- Directions
A. Rewrite everything in the Hariri passage from "A crowd was" down to "write those words.", swapping "candles" for "lanterns".
B. According to the Hariri passage, how many Syrian troops must withdraw before the students will leave their tent city?

A crowd was still gathered at Hariri's resting place well after midnight early yesterday. Thousands of candles -- many bearing Christian icons, others Muslim designs -- flickered in a semicircle around the grave and melted together into a multicolored patina of wax. Mourners have written angry messages in Arabic on a nearby wall denouncing Syria, whose troops occupy Lebanon and which many Lebanese blame for Hariri's murder. "The Ugly Syrian," says one. "Get Out of Here," says another. For people who have been frightened even to mention Syria's name, it must feel liberating just to write those words.

Over by the Martyr's Monument, Lebanese students have built a little tent city and are vowing to stay until Syria's 15,000 troops withdraw. They talk like characters in "Les Miserables," but their revolutionary bravado is the sort of force that can change history. "We have nothing to lose anymore. We want freedom or death," says Indra Hage, a young Lebanese Christian. "We're going to stay here, even if soldiers attack us," says Hadi Abi Almouna, a Druze Muslim. "Freedom needs sacrifices, and we are ready to give them."

- Given records
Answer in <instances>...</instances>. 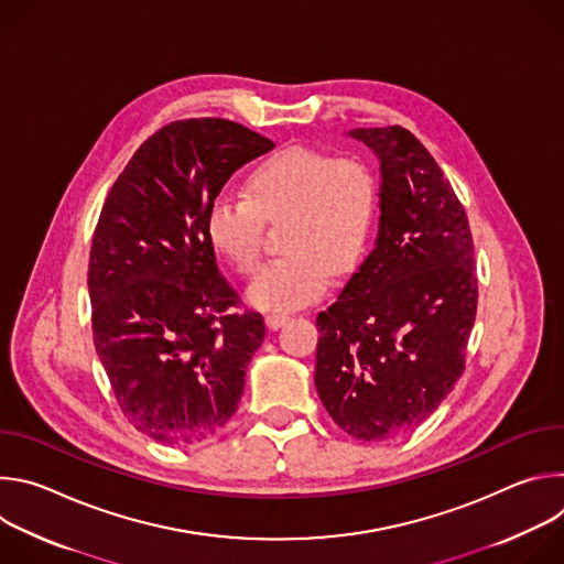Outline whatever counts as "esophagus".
<instances>
[{
  "label": "esophagus",
  "mask_w": 564,
  "mask_h": 564,
  "mask_svg": "<svg viewBox=\"0 0 564 564\" xmlns=\"http://www.w3.org/2000/svg\"><path fill=\"white\" fill-rule=\"evenodd\" d=\"M290 321V314H285V312H272V314H268L265 316V324H268V328H272V330H279L281 326H285Z\"/></svg>",
  "instance_id": "34e87169"
}]
</instances>
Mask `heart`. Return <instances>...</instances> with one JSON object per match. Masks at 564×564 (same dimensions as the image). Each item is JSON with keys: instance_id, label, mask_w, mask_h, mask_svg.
<instances>
[{"instance_id": "b5f03b06", "label": "heart", "mask_w": 564, "mask_h": 564, "mask_svg": "<svg viewBox=\"0 0 564 564\" xmlns=\"http://www.w3.org/2000/svg\"><path fill=\"white\" fill-rule=\"evenodd\" d=\"M379 203V174L366 158L299 144L261 160L246 181V196H216L205 231L223 259L250 274L261 257L263 223L283 220L279 248L285 254L254 276L248 301L285 312L316 301L333 272L346 276L357 270Z\"/></svg>"}]
</instances>
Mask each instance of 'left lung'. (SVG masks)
<instances>
[{
	"instance_id": "1",
	"label": "left lung",
	"mask_w": 564,
	"mask_h": 564,
	"mask_svg": "<svg viewBox=\"0 0 564 564\" xmlns=\"http://www.w3.org/2000/svg\"><path fill=\"white\" fill-rule=\"evenodd\" d=\"M381 163L375 250L318 312L316 392L355 440L383 442L429 420L464 372L477 312L466 212L404 127L352 129Z\"/></svg>"
}]
</instances>
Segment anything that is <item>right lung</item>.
I'll return each mask as SVG.
<instances>
[{
    "instance_id": "1",
    "label": "right lung",
    "mask_w": 564,
    "mask_h": 564,
    "mask_svg": "<svg viewBox=\"0 0 564 564\" xmlns=\"http://www.w3.org/2000/svg\"><path fill=\"white\" fill-rule=\"evenodd\" d=\"M270 149L231 120L170 122L102 205L89 257L94 344L122 415L155 442L198 444L238 409L265 324L238 312L205 216L227 178Z\"/></svg>"
}]
</instances>
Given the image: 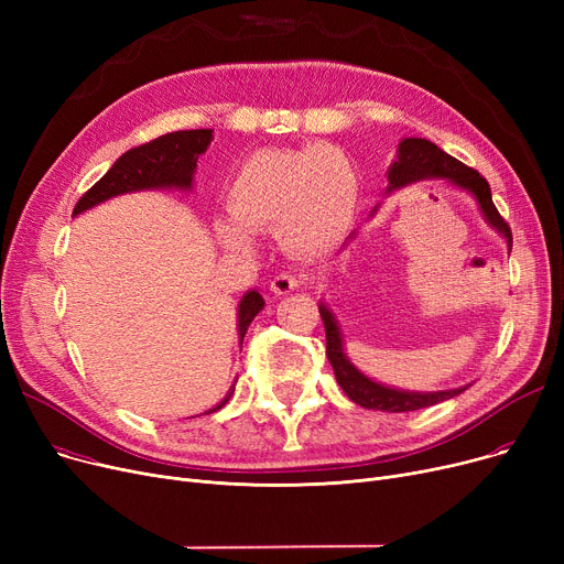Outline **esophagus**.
Segmentation results:
<instances>
[{"label":"esophagus","mask_w":564,"mask_h":564,"mask_svg":"<svg viewBox=\"0 0 564 564\" xmlns=\"http://www.w3.org/2000/svg\"><path fill=\"white\" fill-rule=\"evenodd\" d=\"M300 285H302V279H300V276H294V274H279V276H274L270 290H272L274 294H290L292 290H297Z\"/></svg>","instance_id":"obj_1"}]
</instances>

- The responses
A.
A crowd was still gathered at Hariri's resting place well after midnight early yesterday. Thousands of lanterns -- many bearing Christian icons, others Muslim designs -- flickered in a semicircle around the grave and melted together into a multicolored patina of wax. Mourners have written angry messages in Arabic on a nearby wall denouncing Syria, whose troops occupy Lebanon and which many Lebanese blame for Hariri's murder. "The Ugly Syrian," says one. "Get Out of Here," says another. For people who have been frightened even to mention Syria's name, it must feel liberating just to write those words.

B. 15,000